> [Task requirements]:
A. Rewrite the news report on Haiti's fuel shortages from "Haiti crippled by" to "Ariel Henry resign.", changing "gasoline" to "petrol".
B. Write the next part of the news report on Haiti's fuel shortages, picking up after its last paragraph.

> [Document text]:
+++
Haiti crippled by fuel shortages as gang leader demands prime minister resign
28 October, 2021, 9:10 am
Haiti’s streets were unusually quiet on Tuesday and gasoline stations remained dry as gangs blocked the entrance to ports that hold fuel stores and the country’s main gang boss demanded that Prime Minister Ariel Henry resign.
Days-long fuel shortages have left Haitians with few transportation options and forced the closure of some businesses. Hospitals, which rely on diesel generators to ensure electricity due to constant blackouts, may shut down as well.
Jimmy “Barbecue” Cherizier, leader of the “G9” coalition of gangs in the metropolitan area of the capital, Port-au-Prince, said in a radio interview on Monday night that he would ensure safe passage of fuel trucks if Henry leaves office.
“If Ariel Henry resigns at 8 a.m., at 8:05 a.m. we will unblock the road and all the trucks will be able to go through to get fuel.”
His statements show how gangs have taken on an increasingly political role following the July assassination of President Jovenel Moise. Cherizier has said Henry should “answer questions” linking him to Moise’s murder. Henry has denied any involvement.
Kidnappings have been in the headlines for months as Haitians from all walks of life face abduction by the increasingly powerful gangs.
Christian Aid Ministries asked people in a statement on Tuesday to remember both those “being held hostage as well as those recovering from the experience of being kidnapped.”
White House national security adviser Jake Sullivan said on Tuesday the United States had deployed “a significant number of law enforcement specialists and hostage recovery specialists” to Haiti.
+++
[Saved entries]
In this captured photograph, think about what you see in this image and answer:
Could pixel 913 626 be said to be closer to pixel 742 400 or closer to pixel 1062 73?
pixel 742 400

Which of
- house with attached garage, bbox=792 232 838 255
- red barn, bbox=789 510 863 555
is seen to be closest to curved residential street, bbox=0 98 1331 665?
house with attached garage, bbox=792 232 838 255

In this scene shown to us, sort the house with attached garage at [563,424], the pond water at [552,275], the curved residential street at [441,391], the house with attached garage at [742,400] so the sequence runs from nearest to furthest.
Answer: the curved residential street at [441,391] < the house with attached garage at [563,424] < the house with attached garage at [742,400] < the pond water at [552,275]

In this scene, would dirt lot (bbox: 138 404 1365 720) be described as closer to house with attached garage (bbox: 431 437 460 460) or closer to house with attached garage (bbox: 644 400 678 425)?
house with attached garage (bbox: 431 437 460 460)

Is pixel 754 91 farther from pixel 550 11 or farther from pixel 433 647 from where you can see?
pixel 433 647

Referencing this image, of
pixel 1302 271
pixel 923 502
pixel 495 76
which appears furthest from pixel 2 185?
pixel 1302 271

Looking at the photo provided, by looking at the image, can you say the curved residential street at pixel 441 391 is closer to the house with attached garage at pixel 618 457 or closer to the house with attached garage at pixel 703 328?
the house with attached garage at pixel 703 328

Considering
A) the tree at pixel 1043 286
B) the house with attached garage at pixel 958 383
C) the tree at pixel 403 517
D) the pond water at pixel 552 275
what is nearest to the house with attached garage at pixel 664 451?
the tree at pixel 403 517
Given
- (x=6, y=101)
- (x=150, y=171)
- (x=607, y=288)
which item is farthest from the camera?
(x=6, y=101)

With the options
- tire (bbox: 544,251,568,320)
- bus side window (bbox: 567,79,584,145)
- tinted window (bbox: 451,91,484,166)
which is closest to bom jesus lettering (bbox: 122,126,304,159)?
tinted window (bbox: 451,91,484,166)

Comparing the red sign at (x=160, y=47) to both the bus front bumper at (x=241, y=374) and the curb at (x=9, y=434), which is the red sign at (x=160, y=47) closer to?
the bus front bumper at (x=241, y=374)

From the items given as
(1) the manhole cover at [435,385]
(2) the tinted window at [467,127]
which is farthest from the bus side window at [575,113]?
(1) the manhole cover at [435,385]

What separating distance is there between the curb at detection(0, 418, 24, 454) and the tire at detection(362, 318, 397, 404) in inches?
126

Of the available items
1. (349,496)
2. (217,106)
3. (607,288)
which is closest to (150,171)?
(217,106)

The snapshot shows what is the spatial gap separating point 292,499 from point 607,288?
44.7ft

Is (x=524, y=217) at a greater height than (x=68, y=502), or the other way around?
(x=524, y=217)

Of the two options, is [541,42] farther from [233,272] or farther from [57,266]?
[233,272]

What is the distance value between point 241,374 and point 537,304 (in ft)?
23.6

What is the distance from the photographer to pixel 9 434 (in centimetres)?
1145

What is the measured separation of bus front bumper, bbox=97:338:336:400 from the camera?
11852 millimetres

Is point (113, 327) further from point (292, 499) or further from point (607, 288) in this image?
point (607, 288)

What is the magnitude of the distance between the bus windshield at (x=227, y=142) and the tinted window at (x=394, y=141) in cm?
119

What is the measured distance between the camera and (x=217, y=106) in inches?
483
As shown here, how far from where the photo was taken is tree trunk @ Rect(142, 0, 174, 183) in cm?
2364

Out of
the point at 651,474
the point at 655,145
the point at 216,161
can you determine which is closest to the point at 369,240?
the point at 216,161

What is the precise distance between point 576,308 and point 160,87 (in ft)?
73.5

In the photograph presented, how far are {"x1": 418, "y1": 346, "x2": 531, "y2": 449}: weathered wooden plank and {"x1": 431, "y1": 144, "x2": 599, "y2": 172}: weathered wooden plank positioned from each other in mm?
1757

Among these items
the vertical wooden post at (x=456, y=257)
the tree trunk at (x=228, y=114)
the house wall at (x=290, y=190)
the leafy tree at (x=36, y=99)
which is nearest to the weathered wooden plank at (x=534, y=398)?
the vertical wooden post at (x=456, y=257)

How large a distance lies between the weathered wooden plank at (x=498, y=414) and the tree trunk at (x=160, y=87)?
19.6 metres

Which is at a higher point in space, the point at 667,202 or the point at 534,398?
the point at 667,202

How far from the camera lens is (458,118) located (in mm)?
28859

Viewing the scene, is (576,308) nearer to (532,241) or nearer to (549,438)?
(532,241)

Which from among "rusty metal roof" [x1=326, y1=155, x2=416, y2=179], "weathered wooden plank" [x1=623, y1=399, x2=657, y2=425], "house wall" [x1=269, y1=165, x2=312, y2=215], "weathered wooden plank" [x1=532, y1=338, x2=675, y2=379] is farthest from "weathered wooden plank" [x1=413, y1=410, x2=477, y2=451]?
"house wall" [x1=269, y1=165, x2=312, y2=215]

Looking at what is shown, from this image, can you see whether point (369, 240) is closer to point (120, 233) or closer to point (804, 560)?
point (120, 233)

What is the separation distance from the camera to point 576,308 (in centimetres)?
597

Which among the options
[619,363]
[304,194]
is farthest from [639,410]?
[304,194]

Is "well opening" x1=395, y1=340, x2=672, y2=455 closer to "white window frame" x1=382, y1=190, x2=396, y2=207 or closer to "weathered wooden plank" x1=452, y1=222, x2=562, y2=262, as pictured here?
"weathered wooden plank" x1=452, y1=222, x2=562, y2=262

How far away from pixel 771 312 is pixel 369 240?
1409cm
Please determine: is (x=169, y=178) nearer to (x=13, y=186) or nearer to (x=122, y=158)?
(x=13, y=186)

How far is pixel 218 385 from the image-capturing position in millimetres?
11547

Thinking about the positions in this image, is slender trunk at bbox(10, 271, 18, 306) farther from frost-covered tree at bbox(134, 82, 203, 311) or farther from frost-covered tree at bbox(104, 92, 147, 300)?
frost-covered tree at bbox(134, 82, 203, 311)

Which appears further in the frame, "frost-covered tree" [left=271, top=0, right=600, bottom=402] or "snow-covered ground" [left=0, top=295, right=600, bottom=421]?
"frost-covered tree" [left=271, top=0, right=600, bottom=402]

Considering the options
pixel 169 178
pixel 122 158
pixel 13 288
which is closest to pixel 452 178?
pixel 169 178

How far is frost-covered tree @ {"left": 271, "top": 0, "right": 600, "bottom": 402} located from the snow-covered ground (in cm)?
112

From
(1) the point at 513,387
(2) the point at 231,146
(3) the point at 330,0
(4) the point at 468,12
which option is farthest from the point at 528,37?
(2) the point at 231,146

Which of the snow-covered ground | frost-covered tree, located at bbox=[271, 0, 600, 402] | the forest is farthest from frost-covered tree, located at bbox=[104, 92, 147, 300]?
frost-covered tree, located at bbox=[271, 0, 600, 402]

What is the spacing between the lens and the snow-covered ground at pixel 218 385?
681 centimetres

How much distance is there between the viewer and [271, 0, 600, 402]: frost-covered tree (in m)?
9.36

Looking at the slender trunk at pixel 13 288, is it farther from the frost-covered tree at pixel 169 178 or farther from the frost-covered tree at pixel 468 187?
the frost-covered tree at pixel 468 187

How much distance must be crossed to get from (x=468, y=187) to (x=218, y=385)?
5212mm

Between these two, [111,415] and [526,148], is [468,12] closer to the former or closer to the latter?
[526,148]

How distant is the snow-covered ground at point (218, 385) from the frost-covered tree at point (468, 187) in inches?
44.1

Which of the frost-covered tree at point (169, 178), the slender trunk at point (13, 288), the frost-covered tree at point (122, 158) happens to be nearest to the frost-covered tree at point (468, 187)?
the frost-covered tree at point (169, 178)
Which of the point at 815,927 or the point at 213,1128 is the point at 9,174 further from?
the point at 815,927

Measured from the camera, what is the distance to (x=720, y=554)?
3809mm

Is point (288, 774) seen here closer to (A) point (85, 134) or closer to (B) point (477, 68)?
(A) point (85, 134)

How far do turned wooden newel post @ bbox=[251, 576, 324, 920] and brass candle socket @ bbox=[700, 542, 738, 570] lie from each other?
+++
> [Responses by item number]:
A.
Haiti crippled by fuel shortages as gang leader demands prime minister resign
28 October, 2021, 9:10 am
Haiti’s streets were unusually quiet on Tuesday and petrol stations remained dry as gangs blocked the entrance to ports that hold fuel stores and the country’s main gang boss demanded that Prime Minister Ariel Henry resign.

B.
‘THE WORST I’VE SEEN’
Haiti’s foreign aid bureau, BMPAD, which oversees fuel procurement, tweeted a video saying the country had 150,000 barrels of diesel and 50,000 barrels of gasoline, with another 50,000 barrels of gasoline set to arrive on Wednesday.
Businesses have been warning that they may have to halt operations for lack of fuel. Telecoms firms said some cell towers are no longer in operation.
Motorcycle drivers strap one-gallon containers to their bikes in the hopes of filling them with fuel sold on the black market. A gallon of gasoline on the street can now fetch $20, compared with typical filling-station prices of around $2.
United Nations children’s agency UNICEF saidon Sunday it had negotiated fuel deliveries to Haitian hospitals but that the provider later refused to make the deliveries, citing security conditions.
At one police station near Port-au-Prince, two officers had been unable to get to work due to fuel shortages, according to a police official, who asked not to be named because he is not authorized to speak with reporters.
“Most of our vehicles have about a quarter of a tank,” he said.